TV Ads Lose Influence Among Elderly Sets
Interestingly, despite Nielsen data showing that adults aged 65 and over watch the most TV, online consumers of this age are less likely to be influenced to make a purchase by an ad on TV than by an ad in a newspaper (45% vs. 47%). This pattern extends to 55-64-year-olds, too (40% vs. 46%).
TV influence is highest among the 15-17, 25-34, and 45-54 age groups, with 59% of each demo reporting being swayed to make a purchase on account of a TV commercial.
Video Ads Far More Influential Among Youth
Data from the “2012 Channel Preference Study” indicates that despite the overall low rate of influence posed by YouTube ads, online consumers aged 15-17 are more likely to be swayed by these ads (22%) than by website ads (19%), TV infomercials (16%), radio ads (12%), and billboard ads (9%), while 18-24-year-olds are also more likely to be influenced by them than radio and billboard ads (16% vs. 12% and 11%, respectively).
Direct Mail Beats Email Among Older Crowd
Looking at direct channels, the study finds that the proportion of online consumers who have ever made a purchase as a result of a marketing message received via email (66%) and direct mail (65%) is virtually equal.

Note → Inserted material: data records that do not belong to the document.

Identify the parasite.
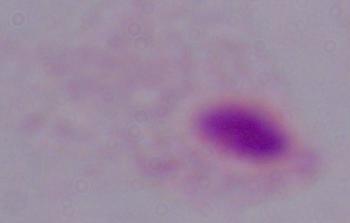
This is a trichomonad.

magnification: 1000x
modality: photomicrograph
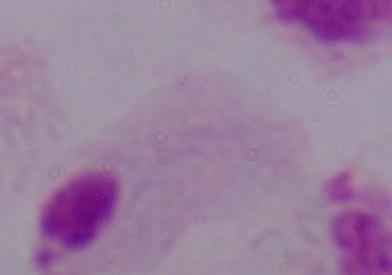

Photomicrograph. A trichomonad is seen. 1000x magnification.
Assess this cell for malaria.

Among the more mature age groups, though, direct mail is the clear leader: those aged 65 and older are 31% more likely to have made a purchase based on direct mail than email (85% vs. 65), while those aged 55-64 are 10% more likely to have been influenced by direct mail (75% vs. 68%).
Interestingly, more than twice as many 18-24-year-old respondents said they had ever made a purchase as a result of a direct mail marketing message than a Facebook message (50% vs. 24%).
- Teens (15-17) were slightly more likely to say they had made a purchase based on direct mail marketing than an email message (51% vs. 50%).
- Teens were also more likely to have been influenced to make a purchase by a magazine ad than by a Facebook message (37% vs. 24%).
About the Data: A total of 1,481 respondents completed the ExactTarget survey between January 27, 2012, and February 1, 2012. For data concerning consumers 15-17 years of age, an invitation was first sent to parents with teen-aged children living in the home, requesting permission for their child’s participation in the survey.